The first few years of their relationship involved many breakups and makeups. However, they ended up graduating and attended NYU's Tisch Grad Acting Program together.
Early 2000s: Sterling K. Brown Tells Ryan Michelle Bathe She's 'The Love Of My Life'
The Paradise star opened up about telling Ryan that she was the one. "We broke up for three and a half years before we came back into each other's lives," he said. "She was on the treadmill working out, and I had this epiphany, 'I have to go tell this woman she's the love of my life.'"
"I go to her apartment, I tell her, and she's like, 'Well, I'm working out right now,' and I was like, 'No, I can see that—I'll just talk to you while you're on the treadmill,' and she's like, 'Well, I feel like going outside. So I'm gonna go on a run,'" he continued. "So I'm like dressed [in a suit], and she starts running through Koreatown, and I start running along with her. Brother had to work, but it was well worthwhile."
2006: Sterling K. Brown & Ryan Michelle Bathe Tie The Knot
The St. Louis natives eloped in 2006 and a year later held a larger ceremony. According to the bride, the best part of their wedding was the food. "The best thing about it was the food," she told ET.
"Can I just say, sometimes you go to weddings, and you get the winner-winner chicken dinner and you're like, 'I pay. OK, it's fine.' But I wanted people to remember their experience -- their culinary experience. So I was happy about that. The food was good."
2011: Sterling K. Brown & Ryan Michelle Bathe Welcome Their First Child
In 2011, Sterling and The Endgame actress welcomed their first son, Andrew. In a 2017 tweet, Sterling revealed they had a home birth. "An unexpected home delivery is something my wife and I went through ourselves with our first born, so this was round 2 for me!" he wrote while referring to a scene involving his character Randall, in This Is Us.
2012: Sterling K. Brown & Ryan Michelle Bathe Appear On-screen Together
A year later, the couple acted together on the Lifetime series Army Wives.
2015: Sterling K. Brown & Ryan Michelle Bathe Welcome Their Second Child
In 2015, Sterling and Ryan welcomed another son, Amaré. Sterling shared an Instagram post about their latest addition to the family. "1st post. 2nd child. All good! #imoninstagram," the Atlas star wrote.

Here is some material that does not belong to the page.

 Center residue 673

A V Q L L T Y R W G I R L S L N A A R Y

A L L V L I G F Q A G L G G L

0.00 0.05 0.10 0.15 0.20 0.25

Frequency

2016: Ryan Michelle Bathe Joins Sterling K. Brown On 'This Is Us'
Ryan guest appears on her hubby's show, This Is Us.
Sterling K. Brown Reveals Ryan Michelle Bathe's Mother Didn't Like Him At First
During their sit-down interview for the Black Love series, Sterling revealed that Ryan's mother wasn't a fan of him, which caused friction in their relationship.
2024: Sterling K. Brown & Ryan Michelle Bathe Explain How Jennifer Lopez Once Broke Them Up
While visiting The Jennifer Hudson Show, Sterling and Ryan share their hilarious Jennifer Lopez break-up story. "We had just gone out, we were living in New York City, we were in grad school, and we had gone to see a Broadway play and we came back to my place and my roommate was playing the ["Love Don't Cost A Thing"] video on MTV," Sterling said.

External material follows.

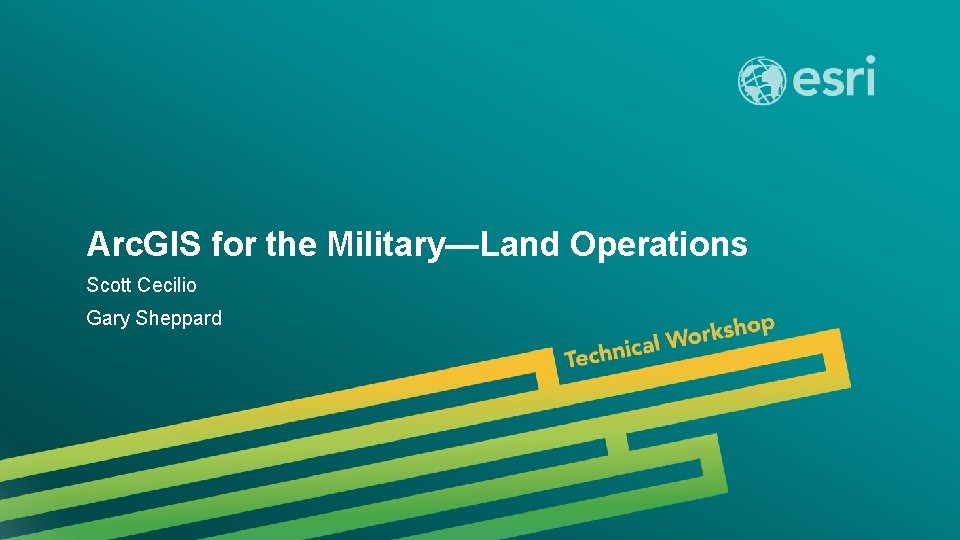 esri

ArcGIS for the Military—Land Operations

Scott Cecilio

Gary Sheppard

Technical Workshop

"Now I'm a fan of Jennifer Lopez's dancing, and I was watching the video and I knew my young...21, 22-year-old girlfriend was looking at me watch the video. And I know I'm not supposed to have a reaction. In trying NOT to have a reaction, what had happened was, my eyes began to water."

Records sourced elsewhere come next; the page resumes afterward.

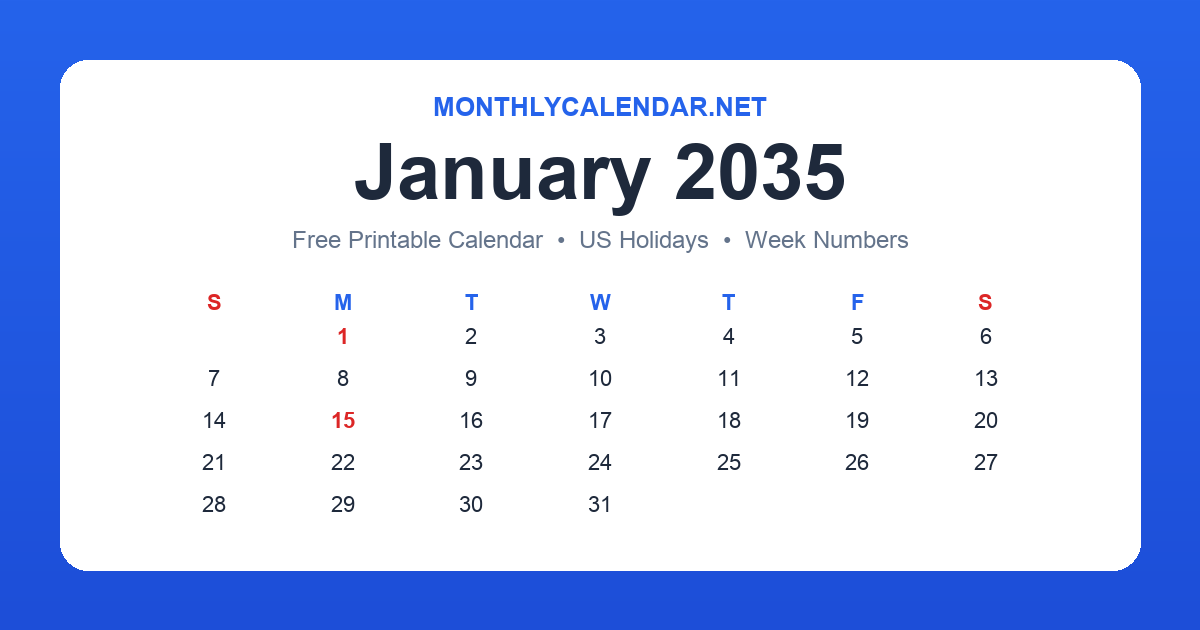 MONTHLYCALENDAR.NET

January 2035

Free Printable Calendar • US Holidays • Week Numbers

| S | M | T | W | T | F | S |
|---|---|---|---|---|---|---|
| | 1 | 2 | 3 | 4 | 5 | 6 |
| 7 | 8 | 9 | 10 | 11 | 12 | 13 |
| 14 | 15 | 16 | 17 | 18 | 19 | 20 |
| 21 | 22 | 23 | 24 | 25 | 26 | 27 |
| 28 | 29 | 30 | 31 | | | |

Ryan jumped in, "Otherwise known as, TEARS! I turn around and my boyfriend is weeping, tears like big fat [tears]. And I'm looking and she's just a shakin' and a shimming, and he's just crying. I said 'Oh no, I got to go.' "
2024: Sterling K. Brown & Ryan Michelle Bathe Launch Their Podcast, We Don't Always Agree
The couple launched their podcast, We Don't Always Agree, where they disclose more intimate details about their love story.